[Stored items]

--

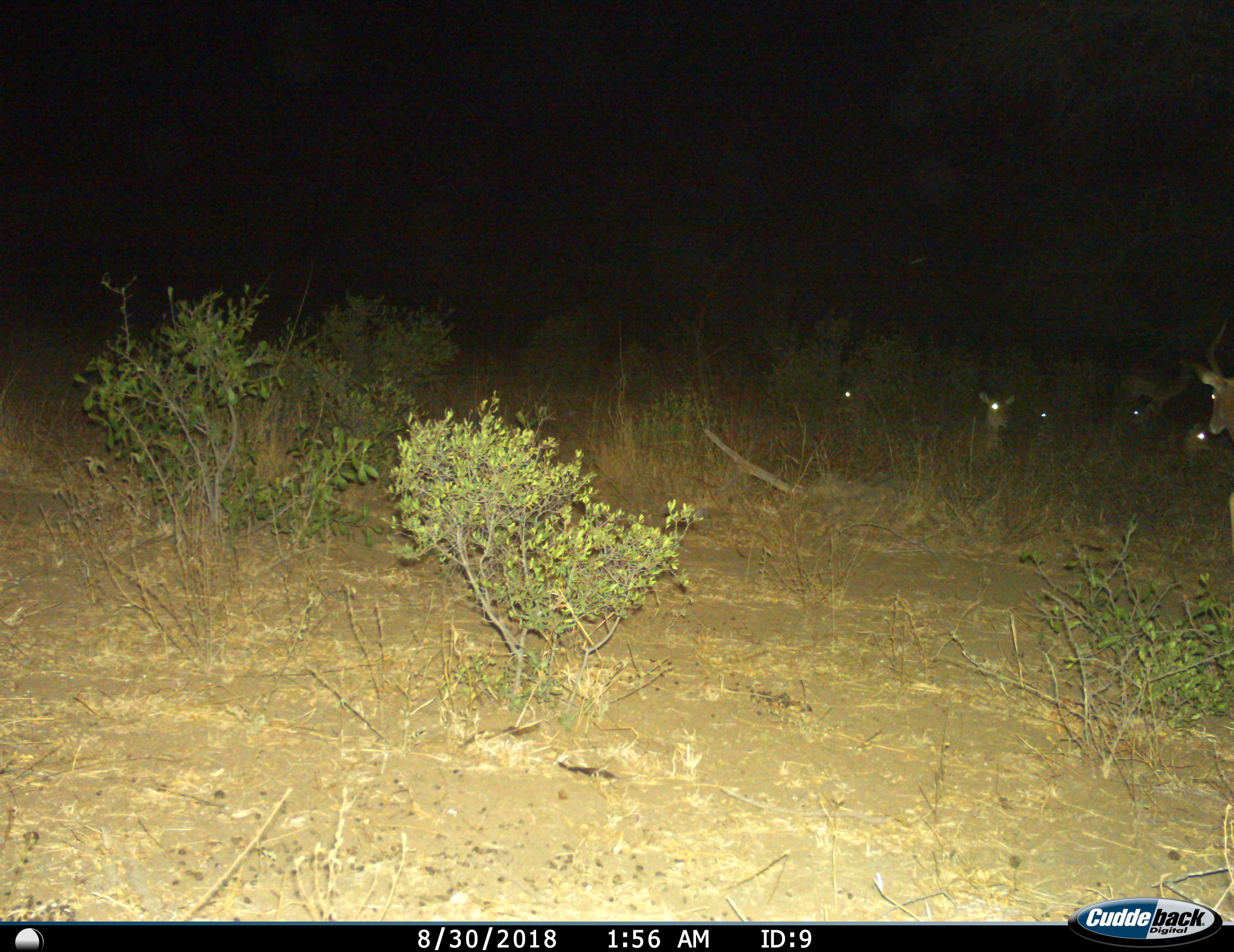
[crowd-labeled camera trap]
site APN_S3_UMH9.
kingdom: Animalia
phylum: Chordata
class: Mammalia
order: Artiodactyla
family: Bovidae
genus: Aepyceros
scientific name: Aepyceros melampus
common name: impala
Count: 6.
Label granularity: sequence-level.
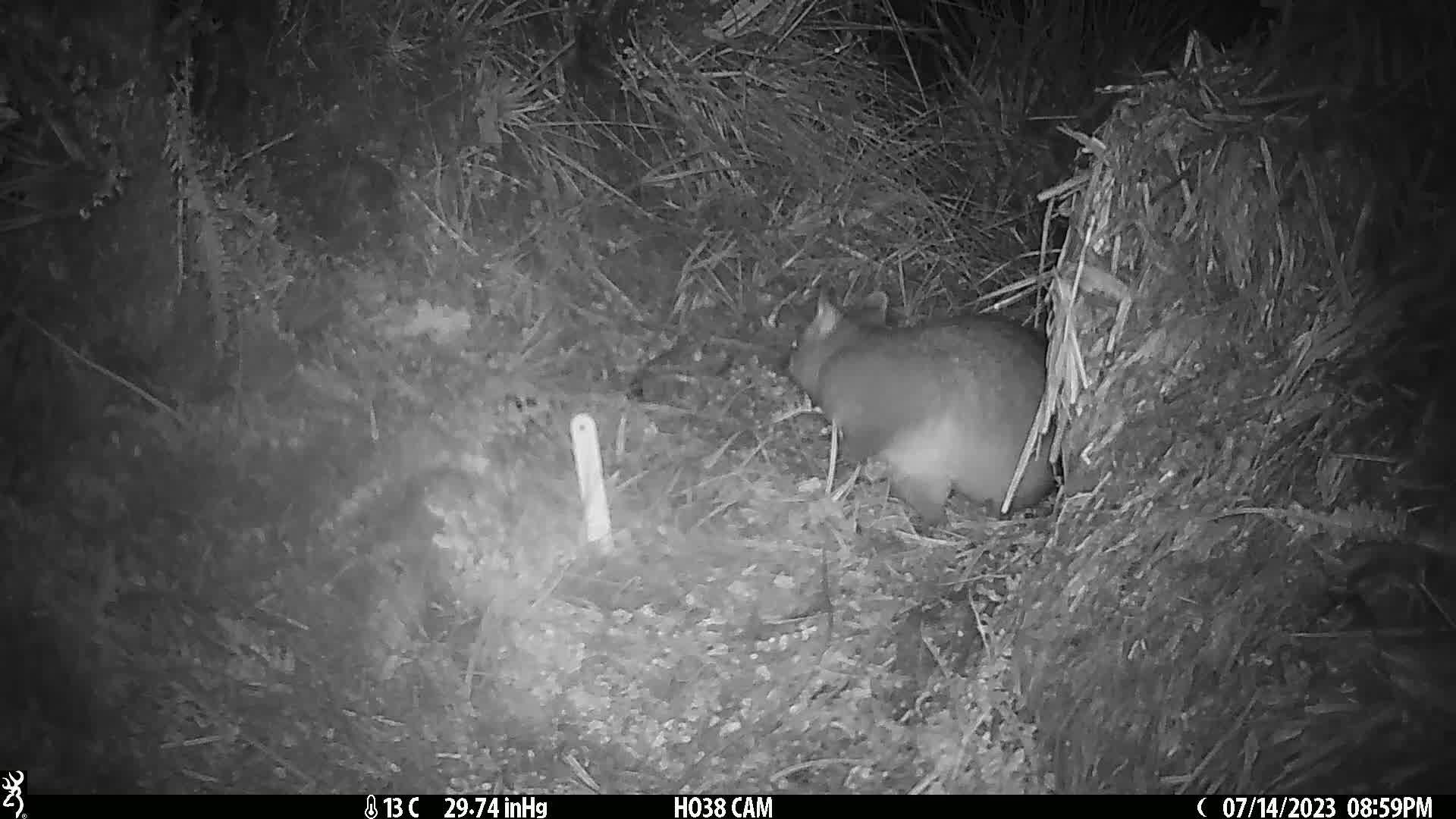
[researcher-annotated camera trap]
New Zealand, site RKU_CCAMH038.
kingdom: Animalia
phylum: Chordata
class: Mammalia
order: Diprotodontia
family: Phalangeridae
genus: Trichosurus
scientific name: Trichosurus vulpecula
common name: common brushtail possum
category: possum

--

**TRY IT:**
For every entry above, write it out exactly and remove any image.

**EXERCISE SOLUTION:**
[crowd-labeled camera trap]
site APN_S3_UMH9.
kingdom: Animalia
phylum: Chordata
class: Mammalia
order: Artiodactyla
family: Bovidae
genus: Aepyceros
scientific name: Aepyceros melampus
common name: impala
Count: 6.
Label granularity: sequence-level.
[researcher-annotated camera trap]
New Zealand, site RKU_CCAMH038.
kingdom: Animalia
phylum: Chordata
class: Mammalia
order: Diprotodontia
family: Phalangeridae
genus: Trichosurus
scientific name: Trichosurus vulpecula
common name: common brushtail possum
category: possum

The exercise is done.